▶ [Исходный текст]
Его идеал — “золотой век” ислама, охватывающий период пророческой миссии Мухаммеда и правления четырех праведных халифов.

В мекканский период утверждались базовые принципы доктрины — единобожие, власть и священность Аллаха, в мединский — комплекс политических, социально-экономических, военных и духовных предписаний.

В дальнейшем в истории мусульманских государств были разные эпохи, в т.ч. исполненные аморальных деяний, но ответственность за них несет не ислам, а отдельные мусульмане, сошедшие с праведного пути [Кутб 1981a: т.1, 533-544].

Ислам выступает как всемирный ориентир, ибо является последним и самым аутентичным божественным посланием (Мухаммед — “печать пророков”). Утверждается, что с его появлением иудаизм и христианство утрачивают смысл, превращаясь в совокупность устаревших и потому недействительных верований и обрядов (догмат о Святой Троице, например, ставит под сомнение единственность Бога), тем более что в них отсутствуют четкие нормы социально-политической жизни [Кутб 1981a: т.2, 924-925]. “Эпоха, в которой царил белый человек, закончилась в силу того, что цивилизация белого человека достигла своих ближайших, ограниченных целей” [Кутб 1993: 50].

Поскольку исламские общества опять впали в состояние религиозного невежества (джахилийи) (4), а всеобщее моральное разложение лишает смысла все достижения западной философской и научной мысли (т.е. джахилийя есть качество и современной европейской цивилизации), ставится цель воссоздания ислама в рамках заново организованного сообщества — мусульманской нации [Кутб 1981б: 5-8].

Принцип всевластия Аллаха (хакимийя) понимается как необходимость восстановления целостной космической исламской системы,

 ибо Вселенная управляется единым законом, который связывает все ее части в гармоничную и упорядоченную последовательность [Кутб 1980: 85-90]; юридический и политический суверенитет людей, естественно, отрицается.

В исламско-фундаменталистской трактовке тезис о справедливости правления означает, что исламское государство должно опираться не на народный суверенитет, а на священный закон — шариат

(“теодемократия” аль-Маудуди и “система взаимных консультаций” Кутба). Разрабатывая модель образцового исламского государства, аль-Маудуди принимает принцип всеобщего избирательного права, что служит основанием для введения современной политической процедуры. Вместе с тем, согласно аль-Маудуди, исполнительной властью может быть наделен только лидер-мужчина (эмир), который обязан выполнять распоряжения Аллаха. Осуществлять руководство ему помогает консультативное собрание; оба избираются совершеннолетними мужчинами и женщинами, уже принявшими “основы Конституции”. Так как исламское государство — прежде всего идеологическая общность, гражданами “первого класса” считаются лишь те, кто верен его доктринальным принципам. Остальным, пока они остаются “лояльными и послушными”, предоставляются отдельные права как гражданам второго класса [Maududi 1983: 16-65].

В свою очередь, принцип справедливости в экономике предполагает, что община (и, безусловно, Аллах) владеет всеми материальными и финансовыми ресурсами. Члены общины просто пользуются ими в зависимости от трудового вклада. Хотя частная собственность на базе личного труда, прибыль и свободная конкуренция признаются существенными чертами исламской экономической системы, они регулируются, исходя из критериев благосостояния общины в целом. Монополии и ростовщичество запрещены; закят (налог в пользу нуждающихся мусульман) в сочетании с государственной политикой призван не допустить резкой социальной дифференциации.

▶ [Фрагменты листинга]
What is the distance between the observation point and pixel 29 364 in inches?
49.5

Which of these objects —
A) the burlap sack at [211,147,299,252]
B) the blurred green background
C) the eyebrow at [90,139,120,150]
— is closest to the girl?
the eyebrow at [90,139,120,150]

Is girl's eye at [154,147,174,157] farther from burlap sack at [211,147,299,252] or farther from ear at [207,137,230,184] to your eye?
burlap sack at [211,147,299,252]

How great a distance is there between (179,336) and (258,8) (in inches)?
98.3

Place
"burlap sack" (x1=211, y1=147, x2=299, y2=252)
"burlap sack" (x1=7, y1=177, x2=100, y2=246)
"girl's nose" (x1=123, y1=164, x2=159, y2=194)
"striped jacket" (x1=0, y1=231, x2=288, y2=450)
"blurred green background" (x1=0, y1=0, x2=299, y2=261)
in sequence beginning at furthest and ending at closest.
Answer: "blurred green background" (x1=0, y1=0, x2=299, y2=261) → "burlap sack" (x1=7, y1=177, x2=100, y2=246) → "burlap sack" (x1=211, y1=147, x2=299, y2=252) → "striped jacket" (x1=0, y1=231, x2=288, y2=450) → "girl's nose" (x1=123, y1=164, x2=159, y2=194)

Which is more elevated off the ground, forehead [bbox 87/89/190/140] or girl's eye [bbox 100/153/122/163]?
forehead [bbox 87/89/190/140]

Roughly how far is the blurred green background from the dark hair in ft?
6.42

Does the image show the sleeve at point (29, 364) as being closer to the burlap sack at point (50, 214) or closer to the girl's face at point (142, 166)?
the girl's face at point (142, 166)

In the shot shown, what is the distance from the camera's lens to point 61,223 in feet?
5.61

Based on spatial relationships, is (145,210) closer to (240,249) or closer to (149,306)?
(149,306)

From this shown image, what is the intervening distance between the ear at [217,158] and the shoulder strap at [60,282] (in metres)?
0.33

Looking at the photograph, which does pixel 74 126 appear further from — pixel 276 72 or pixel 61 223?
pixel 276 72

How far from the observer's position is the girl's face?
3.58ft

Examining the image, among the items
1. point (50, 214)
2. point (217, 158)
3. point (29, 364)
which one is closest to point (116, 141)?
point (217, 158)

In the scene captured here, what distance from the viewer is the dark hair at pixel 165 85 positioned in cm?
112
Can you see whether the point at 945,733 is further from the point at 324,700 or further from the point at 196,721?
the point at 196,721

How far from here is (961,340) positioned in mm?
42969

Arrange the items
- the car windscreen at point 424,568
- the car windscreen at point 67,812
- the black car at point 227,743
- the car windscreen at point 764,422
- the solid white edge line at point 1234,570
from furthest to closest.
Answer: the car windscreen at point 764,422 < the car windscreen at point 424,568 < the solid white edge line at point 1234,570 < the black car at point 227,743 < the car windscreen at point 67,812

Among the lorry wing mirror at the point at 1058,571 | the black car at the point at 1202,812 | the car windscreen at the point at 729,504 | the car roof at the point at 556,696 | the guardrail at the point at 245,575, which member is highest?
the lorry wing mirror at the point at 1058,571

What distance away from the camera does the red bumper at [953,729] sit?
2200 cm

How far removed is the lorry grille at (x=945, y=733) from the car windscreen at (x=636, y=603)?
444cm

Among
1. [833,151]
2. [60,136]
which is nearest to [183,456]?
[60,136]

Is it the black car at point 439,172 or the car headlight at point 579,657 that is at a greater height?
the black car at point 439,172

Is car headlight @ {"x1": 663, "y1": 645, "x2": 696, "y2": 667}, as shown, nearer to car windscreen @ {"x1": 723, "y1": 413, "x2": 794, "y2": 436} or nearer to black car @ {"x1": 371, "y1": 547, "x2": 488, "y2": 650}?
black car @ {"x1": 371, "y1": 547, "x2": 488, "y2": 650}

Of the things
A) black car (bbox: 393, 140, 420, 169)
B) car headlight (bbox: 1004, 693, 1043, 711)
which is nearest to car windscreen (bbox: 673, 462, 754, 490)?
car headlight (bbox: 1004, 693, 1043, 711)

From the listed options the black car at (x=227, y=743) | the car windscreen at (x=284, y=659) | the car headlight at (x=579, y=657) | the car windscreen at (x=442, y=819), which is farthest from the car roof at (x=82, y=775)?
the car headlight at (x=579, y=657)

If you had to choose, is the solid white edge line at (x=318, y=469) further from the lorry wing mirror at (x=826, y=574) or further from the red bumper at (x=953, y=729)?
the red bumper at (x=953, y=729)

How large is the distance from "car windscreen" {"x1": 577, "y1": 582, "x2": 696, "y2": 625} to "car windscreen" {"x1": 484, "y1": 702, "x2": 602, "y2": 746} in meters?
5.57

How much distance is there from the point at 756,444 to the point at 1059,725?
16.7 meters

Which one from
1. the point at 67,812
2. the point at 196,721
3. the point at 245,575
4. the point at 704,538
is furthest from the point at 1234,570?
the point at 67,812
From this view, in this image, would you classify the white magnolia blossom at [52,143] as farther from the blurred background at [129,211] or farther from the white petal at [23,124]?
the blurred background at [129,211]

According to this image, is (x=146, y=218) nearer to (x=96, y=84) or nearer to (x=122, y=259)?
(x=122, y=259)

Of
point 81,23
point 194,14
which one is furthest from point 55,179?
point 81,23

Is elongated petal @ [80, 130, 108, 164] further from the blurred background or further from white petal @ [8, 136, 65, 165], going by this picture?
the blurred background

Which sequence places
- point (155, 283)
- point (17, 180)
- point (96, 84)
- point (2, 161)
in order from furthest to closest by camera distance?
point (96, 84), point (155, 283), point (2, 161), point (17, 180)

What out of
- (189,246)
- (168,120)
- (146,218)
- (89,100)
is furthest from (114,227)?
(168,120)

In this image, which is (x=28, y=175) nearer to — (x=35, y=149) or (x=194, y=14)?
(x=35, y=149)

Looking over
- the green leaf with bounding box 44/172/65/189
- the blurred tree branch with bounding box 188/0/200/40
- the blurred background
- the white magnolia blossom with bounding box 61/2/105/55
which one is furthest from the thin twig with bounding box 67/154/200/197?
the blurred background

▶ [Набор заданий]
1) Кто, согласно аль-Маудуди в исходном тексте, может быть наделен исполнительной властью в исламском государстве?
2) Назовите все виды предписаний, комплекс которых, по исходному тексту, утверждался в мединский период.
3) Перепишите часть исходного текста, которая открывается словами «В дальнейшем в» и завершается словами «1981a: т.1, 533-544].», поставив «некоторые мусульмане» вместо «отдельные мусульмане».

▶ [Решения заданий]
1) Только лидер-мужчина (эмир), который обязан выполнять распоряжения Аллаха.

2) Политические, социально-экономические, военные и духовные предписания.

3)
В дальнейшем в истории мусульманских государств были разные эпохи, в т.ч. исполненные аморальных деяний, но ответственность за них несет не ислам, а некоторые мусульмане, сошедшие с праведного пути [Кутб 1981a: т.1, 533-544].